His voice was hoarse. Nearly gone.

And yet, still—

"I… I have… nothing to tell."

A mistake.

Corydon didn't like that answer.

"Then you will suffer."

A pale hand reached forward.

A white mask slammed onto Cypher's face.

A sharp snap.

A sudden cold.

The world seemed so far away.

Darkness.

In a quiet space, the sound of rough breathing could be heard.

Cypher blinked. His body lay collapsed on a cold white floor, smooth as ice, without imperfection.

Pain still burned in his nerves and bones—yet his skin bore no wounds.

With aching muscles, he lifted himself, his gaze sweeping across the endless expanse before him.

"Is this what Elie was shown?"

The white stretched forever, no horizon, no walls. Only a black void above that watched in silent indifference.

Something squirmed into his mind. A presence. An infection that spread into every corner of his brain.

His thoughts unraveled slowly. Memories loosened as concepts of self began to slip.

He resisted with all his might.

Though he stood silent, the reality was that he was fighting a war that raged ceaselessly in his mind. A war for control and reason.

Despite the eidetic memory that had aided him all his life, he knew it would eventually fail if he did not escape.

Escape? Why would I leave?

Slap!

A red handprint bloomed on his cheek.

His own hand trembled in the air. He had struck himself.

Why did I do that?

His breath was ragged.

"I've got to get out. I must."

The void whispered to him in a deceptively captivating tune.

Without a sound, a white spotlight shone down on a space ahead of Cypher.

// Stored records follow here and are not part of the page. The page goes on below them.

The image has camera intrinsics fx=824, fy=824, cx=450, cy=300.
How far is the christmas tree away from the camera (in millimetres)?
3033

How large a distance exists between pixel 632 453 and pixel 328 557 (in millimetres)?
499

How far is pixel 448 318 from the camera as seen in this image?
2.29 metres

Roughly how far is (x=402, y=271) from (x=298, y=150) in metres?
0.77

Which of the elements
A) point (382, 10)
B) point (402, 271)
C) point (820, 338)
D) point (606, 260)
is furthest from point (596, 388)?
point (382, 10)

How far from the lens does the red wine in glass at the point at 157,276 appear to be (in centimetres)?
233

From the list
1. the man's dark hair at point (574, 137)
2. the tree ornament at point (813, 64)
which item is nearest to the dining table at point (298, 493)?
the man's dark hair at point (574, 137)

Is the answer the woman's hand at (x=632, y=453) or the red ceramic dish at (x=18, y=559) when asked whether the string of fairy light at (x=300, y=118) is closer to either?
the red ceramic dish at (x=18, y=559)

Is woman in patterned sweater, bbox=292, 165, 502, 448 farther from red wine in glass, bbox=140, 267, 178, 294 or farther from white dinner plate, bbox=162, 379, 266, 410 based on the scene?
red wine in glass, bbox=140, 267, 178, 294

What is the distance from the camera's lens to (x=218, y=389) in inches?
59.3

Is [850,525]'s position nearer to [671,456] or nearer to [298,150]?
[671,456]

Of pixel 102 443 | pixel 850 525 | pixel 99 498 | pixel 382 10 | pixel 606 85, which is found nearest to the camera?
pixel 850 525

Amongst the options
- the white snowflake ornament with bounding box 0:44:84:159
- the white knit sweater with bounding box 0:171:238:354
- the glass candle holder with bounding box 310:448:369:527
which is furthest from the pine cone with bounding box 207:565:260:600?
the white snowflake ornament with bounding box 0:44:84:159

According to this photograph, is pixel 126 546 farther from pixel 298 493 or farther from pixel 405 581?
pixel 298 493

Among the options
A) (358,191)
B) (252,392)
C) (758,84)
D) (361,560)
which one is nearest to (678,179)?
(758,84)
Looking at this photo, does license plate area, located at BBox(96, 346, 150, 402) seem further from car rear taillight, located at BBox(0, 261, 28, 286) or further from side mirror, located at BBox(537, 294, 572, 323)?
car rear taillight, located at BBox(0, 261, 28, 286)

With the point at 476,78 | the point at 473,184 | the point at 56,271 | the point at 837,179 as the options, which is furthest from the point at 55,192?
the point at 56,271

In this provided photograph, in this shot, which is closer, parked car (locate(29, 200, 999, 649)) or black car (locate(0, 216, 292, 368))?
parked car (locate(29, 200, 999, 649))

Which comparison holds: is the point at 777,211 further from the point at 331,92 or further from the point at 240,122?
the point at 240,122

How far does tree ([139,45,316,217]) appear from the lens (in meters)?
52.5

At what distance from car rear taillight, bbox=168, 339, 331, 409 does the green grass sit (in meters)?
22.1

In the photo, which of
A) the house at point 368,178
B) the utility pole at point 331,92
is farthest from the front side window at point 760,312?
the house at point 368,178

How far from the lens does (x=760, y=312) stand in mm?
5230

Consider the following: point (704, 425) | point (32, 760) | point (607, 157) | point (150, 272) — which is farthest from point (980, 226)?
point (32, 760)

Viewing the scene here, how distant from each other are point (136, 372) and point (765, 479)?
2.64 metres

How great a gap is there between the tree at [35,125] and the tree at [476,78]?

It's ethereal glow illuminating a man dancing on the edge of a cliff.

Cypher remembered this man from the painting, though now he was twisted in a way that seemed wrong.

His white hair was ragged, his lips curled into a smile so wide it caused small cuts to open on his lips. In his eyes there was nothing - a dark void. Black and red viscose fluid trailed front the empty sockets all the way down to the floor, pooling onto his uncovered feet and the white floor like rivers.

In Cypher's vision this man was ethereal, a demon dancing in the dark.

He knew who this was. It was the real Corydon, only without the mask.